> [GOAL]
Answer these from the court opinion below:
(a) Under what rule did the defendants move for partial dismissal?
(b) What injuries did Mr. Illiano suffer when he was thrown to the floor?
(c) What was the title of the newspaper story published in April of 1993?

> [DOCUMENT PASSAGE]
___
The opinion of the court was delivered by: J. CURTIS JOYNER
This civil rights case, involving an allegation of police brutality, has been brought before the Court by motion of the defendants, which seek the partial dismissal of the plaintiff's complaint pursuant to Fed. R. Civ. P. 12(b)(6). For the reasons that follow, the defendants' motion to dismiss will be granted in part.
The issue for the Court is whether Plaintiff has stated a claim on which relief can be granted; thus, we must take as true all of the factual allegations made in the complaint. ALA, Inc. v. CCAIR, Inc., 29 F.3d 855, 859 (3d Cir. 1994). Accordingly, the facts giving rise to this lawsuit are as follows. The plaintiff is Antonio Illiano, a Pennsylvania resident who works at Illiano's Restaurant in Clay Township, Lancaster County, Pennsylvania. Mr. Illiano alleges that on July 21, 1993, Defendant Richard Rhinier, a Clay Township police officer, entered the restaurant to confront Mr. Illiano. Mr. Illiano initially agreed to speak with Officer Rhinier, but then stated that he first wished to consult with his lawyer. When Mr. Illiano picked up the telephone, Officer Rhinier placed him in a choke hold and threw him to the floor, causing him to suffer facial lacerations and a fractured left wrist. Officer Rhinier then placed Mr. Illiano in handcuffs, lifted him by the handcuffs and his hair, and placed him in a police vehicle.
Along with his memorandum in opposition to the defendants' Rule 12(b)(6) motion, Mr. Illiano has submitted an affidavit in which he sets forth additional facts concerning the events of July 21, 1993. In January of 1993, according to the affidavit, Mr. Illiano was involved in an incident and was subsequently charged with disorderly conduct in Ephrata Township, Pennsylvania, a community near Clay Township. Mr. Illiano complained to the Ephrata Township Police Chief that he had been cited improperly and that the arresting officer had suppressed exculpatory evidence. As a result, the Police Chief commanded the arresting officer to drop the charges and issue an apology to the plaintiff. Mr. Illiano later spoke with a local newspaper reporter; and in April of 1993, a story appeared in the Lancaster Intelligencer Journal entitled "Ephrata Township Officer Told to Apologize to Man He Arrested." The plaintiff alleges that he was persistently harassed by police officers following the publication of the article, and that Officer Rhinier initiated the July 21 incident for purposes of retaliation.
___
> [DATASET EXTRACT]
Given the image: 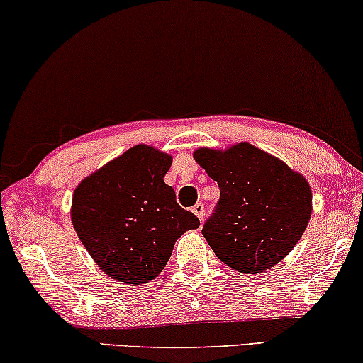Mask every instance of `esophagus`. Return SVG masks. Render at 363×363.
___
> [SOLUTION FOR THIS PROBLEM]
(a) Fed. R. Civ. P. 12(b)(6).
(b) Facial lacerations and a fractured left wrist.
(c) "Ephrata Township Officer Told to Apologize to Man He Arrested."